We regularly see Moving Target Defense when the stakes are existential--in modern warfare, where mobility rules. Castles, forts, and fixed positions are relics of bygone times. Now the stakes are equally high on the cyber battlefield, and Moving Target Defense works there too. Moving Target Defense by Morphisec on the endpoint prevents in-memory attacks. It hides targets from attackers, shifting the cyber battlefield in favor of the defender.
When Morphisec’s Moving Target Defense technology is added to an endpoint, attacks cannot find the system resources they need to exploit the vulnerabilities they are targeting.

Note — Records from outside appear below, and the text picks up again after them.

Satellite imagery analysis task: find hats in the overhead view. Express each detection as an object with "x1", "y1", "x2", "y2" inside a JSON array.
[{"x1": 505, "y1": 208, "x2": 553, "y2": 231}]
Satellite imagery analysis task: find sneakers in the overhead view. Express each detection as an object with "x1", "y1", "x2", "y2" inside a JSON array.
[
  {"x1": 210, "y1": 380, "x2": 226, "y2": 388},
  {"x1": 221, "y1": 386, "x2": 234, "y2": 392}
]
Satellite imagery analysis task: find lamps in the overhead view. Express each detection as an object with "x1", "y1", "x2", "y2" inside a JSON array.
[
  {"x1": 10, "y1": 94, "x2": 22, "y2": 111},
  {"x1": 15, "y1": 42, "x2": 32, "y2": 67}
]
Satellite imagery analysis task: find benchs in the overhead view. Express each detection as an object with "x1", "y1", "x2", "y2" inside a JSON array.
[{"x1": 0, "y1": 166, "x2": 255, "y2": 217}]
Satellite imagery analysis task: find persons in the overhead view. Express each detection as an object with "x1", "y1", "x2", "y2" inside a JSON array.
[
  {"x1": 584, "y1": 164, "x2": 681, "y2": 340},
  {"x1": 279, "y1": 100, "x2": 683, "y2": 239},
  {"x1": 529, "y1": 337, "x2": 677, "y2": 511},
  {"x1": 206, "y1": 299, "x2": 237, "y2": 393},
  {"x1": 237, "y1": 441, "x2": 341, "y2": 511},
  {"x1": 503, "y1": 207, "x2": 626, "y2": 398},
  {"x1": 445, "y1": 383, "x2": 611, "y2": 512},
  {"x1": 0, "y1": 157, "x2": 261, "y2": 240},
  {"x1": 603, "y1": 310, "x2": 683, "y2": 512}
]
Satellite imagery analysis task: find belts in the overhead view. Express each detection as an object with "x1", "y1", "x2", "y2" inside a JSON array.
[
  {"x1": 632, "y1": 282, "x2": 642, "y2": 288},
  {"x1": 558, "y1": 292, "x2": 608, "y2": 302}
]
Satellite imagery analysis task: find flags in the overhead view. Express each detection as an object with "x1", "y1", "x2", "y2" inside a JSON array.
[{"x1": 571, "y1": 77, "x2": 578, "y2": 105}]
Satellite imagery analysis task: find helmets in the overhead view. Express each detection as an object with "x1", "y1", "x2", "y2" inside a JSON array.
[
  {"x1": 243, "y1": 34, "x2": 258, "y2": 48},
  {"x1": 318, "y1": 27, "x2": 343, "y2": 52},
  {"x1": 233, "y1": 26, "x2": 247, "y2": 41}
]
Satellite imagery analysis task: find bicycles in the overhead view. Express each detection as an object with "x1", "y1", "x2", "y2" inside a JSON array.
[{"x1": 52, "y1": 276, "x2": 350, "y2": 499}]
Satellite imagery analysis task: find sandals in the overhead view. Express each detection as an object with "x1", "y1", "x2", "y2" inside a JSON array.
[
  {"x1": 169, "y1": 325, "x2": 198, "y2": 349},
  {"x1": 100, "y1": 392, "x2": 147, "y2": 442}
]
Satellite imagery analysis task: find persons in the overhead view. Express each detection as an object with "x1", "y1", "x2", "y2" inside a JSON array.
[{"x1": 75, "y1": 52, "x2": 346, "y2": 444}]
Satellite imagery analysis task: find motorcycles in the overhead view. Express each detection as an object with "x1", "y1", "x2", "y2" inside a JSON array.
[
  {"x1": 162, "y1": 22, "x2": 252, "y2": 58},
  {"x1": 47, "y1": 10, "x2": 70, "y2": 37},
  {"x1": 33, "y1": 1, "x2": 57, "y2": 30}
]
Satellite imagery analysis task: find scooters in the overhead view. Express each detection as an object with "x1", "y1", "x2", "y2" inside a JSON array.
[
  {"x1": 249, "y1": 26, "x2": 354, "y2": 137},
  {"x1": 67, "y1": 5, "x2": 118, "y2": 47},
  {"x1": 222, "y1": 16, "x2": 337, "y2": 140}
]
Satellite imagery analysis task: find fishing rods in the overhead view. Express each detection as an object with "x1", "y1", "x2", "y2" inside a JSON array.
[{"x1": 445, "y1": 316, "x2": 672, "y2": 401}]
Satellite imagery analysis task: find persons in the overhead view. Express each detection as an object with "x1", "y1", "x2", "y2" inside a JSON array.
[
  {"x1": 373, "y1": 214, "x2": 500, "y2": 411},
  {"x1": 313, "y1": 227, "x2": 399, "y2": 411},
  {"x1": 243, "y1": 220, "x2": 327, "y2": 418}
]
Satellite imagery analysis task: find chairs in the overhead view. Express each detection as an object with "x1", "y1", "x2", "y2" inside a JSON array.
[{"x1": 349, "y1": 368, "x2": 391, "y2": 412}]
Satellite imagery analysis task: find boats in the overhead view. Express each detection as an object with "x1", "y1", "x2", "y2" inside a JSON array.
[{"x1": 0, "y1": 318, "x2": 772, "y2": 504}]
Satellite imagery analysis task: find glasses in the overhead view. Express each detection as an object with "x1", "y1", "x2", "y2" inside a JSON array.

Morphisec renders the system resources unknown and unknowable to the attack by randomizing the memory structures. In-memory attacks - ransomware, data exfiltration, zero days or unpatched vulnerabilities - are prevented deterministically: no detection, no monitoring, no rules, no signatures, no extraneous telemetry, no false positives or negatives. Think Maytag repairman. If you terminate the attack before the kill chain starts, you don’t need to do much.
When attacks target application vulnerabilities, the memory resources serve as the highway for the attack. What Morphisec does is move all the roads, all the intersections, all the buildings along the roads, and all the topography. Leaving behind no map, no forwarding address, no local guides. And it does this anew, every time an application loads. Entropy is high, which is bad news for attackers. The new math is the defender’s friend.
No target, no exploit. It’s more than game-changing; it’s game over.
Moving Target Defense restores the 24-hour day and gives the aspiring artist a violin to practice on. Common sense prevails and battling cyber-adversaries falls into just the right balance: 100% method, 0% madness.